Ireland - Heading to the West Coast (August 9th - 13th) (continued)
I stayed overnight in the small town of Strokestown, County Roscommon  to visit the famine museum and Strokestown Park House. The manor built in 1847 showed how a wealthy family would live in the years before, during and after the famine. The Mahon estate became famous when the owner Denis Mahon was assassinated by family members of some tenants that died en route to Canada after being sent on a boat by the General. He was attempting to relocate tenants from his land but paid for their voyage out of his own money to help them during difficult times here. Many died en route and the family members left behind attached blame to him. He was actually trying to help them but the conditions on the overcrowded boat led to the deaths, not his attempts to save them. Just outside the gates of the Park House was a B&B.
The Island of Ireland has 4 provinces and 32 counties with 26 of those counties in the Republic of Ireland and 6 in Northern Ireland. The Republic is simply known as Ireland and is an official country with a seat at the U.N (seated alphabetically and maybe a little uncomfortably between Iraq and Israel). Northern Ireland is a province of the U.K (similar to Scotland and Wales). I have passed through the counties of Dublin, Meath, Westmeath, Longford and am currently in Roscommon. Some of the more famous counties which I will also travel include Galway, Clare, Limerick and Cork).

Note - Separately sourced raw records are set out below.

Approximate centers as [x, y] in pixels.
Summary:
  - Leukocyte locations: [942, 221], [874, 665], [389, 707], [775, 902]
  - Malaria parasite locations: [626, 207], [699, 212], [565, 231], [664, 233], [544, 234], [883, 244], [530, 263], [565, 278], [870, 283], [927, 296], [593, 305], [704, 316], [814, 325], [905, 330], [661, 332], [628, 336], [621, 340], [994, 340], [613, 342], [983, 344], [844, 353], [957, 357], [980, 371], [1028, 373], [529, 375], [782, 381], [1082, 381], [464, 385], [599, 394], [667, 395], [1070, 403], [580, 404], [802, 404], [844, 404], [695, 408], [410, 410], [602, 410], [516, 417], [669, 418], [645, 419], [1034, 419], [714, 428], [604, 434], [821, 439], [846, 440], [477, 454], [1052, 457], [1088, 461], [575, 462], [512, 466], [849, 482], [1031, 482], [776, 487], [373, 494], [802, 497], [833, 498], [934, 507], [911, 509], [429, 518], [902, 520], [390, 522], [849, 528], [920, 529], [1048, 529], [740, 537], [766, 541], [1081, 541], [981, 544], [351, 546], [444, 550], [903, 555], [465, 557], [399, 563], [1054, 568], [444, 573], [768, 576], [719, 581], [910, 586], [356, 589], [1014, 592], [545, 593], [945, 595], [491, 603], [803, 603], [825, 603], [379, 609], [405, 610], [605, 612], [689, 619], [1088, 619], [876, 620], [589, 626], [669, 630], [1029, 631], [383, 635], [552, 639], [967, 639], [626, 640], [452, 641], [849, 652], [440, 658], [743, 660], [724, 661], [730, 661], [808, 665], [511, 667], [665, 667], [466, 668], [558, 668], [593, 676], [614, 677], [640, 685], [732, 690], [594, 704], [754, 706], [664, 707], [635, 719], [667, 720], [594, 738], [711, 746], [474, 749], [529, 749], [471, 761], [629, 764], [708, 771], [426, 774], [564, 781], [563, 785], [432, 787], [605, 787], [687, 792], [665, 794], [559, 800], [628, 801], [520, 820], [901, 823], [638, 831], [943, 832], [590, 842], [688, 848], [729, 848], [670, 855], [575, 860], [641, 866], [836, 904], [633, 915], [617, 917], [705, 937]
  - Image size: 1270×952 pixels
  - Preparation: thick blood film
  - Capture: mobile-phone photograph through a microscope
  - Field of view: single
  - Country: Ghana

The people of Ireland are exceptionally friendly, outgoing, curious and talkative and it would be difficult to get through the day without some questions from the locals, usually when I stop for a drink or bite to eat or at one of the B&B's. I am often asked how far I bike each day and it's not a simple question. I used to hate it when I ask a question and people say "that depends" but in this case it depends. The key factors are how much I biked the previous day and if I am still tired but also on the wind, hills, temperature and if there are facilities around at a reasonable time to stop.  I tend to focus on time (i.e. number of hours on the bike) rather than miles because of the varying conditions, particularly if there is a head or tail wind or if the terrain is flat or in the mountains. If you set an approximate time of 5 hours, it leaves you time to explore, set up camp, cook, clean, read, write journal entries, clean my bike, laundry etc., without feeling too rushed. If I bike more than that I also get fatigued and that will impact the next day and eventually biking each day becomes a chore. I have a long way to go and don't want to get the feeling that it is becoming repetitive. At this point, the headwinds have limited my time on the bike and I want to ensure that I get a full recovery for the next day. Even if you bike 3 hours per day, your fitness will build and allow you to handle any unexpected long days that will come.

I am also asked how fast I can bike with those big pannier bags acting as a drag. I have a cycling computer on my bike that tracks time, speed, average speed, total distance and it only operates when you are actually moving so you can get an exact reading. I calibrated the computer based on the size of the wheels and the distances are exact to the map I follow so I know it is accurate. In terms of speed, the biggest factor is wind and not hills because if you have hills, they go up and down so the average speed is not impacted as much but with wind, it can both slow you and sap your energy. I would say my typical speed is 12 mph (20kmh) which is pedestrian compared with a racing bike the 100 lbs. or so that I carry tends to slow you down. I have also determined that with breaks built in a general rule of thumb is that I travel 10 miles per hour (16 kmh) so if I know a town is 30 miles (50 km) ahead, I should leave 3 hours.

Tomorrow is Saturday August 14th (Happy Anniversary to my Mom (rest her soul) and Dad.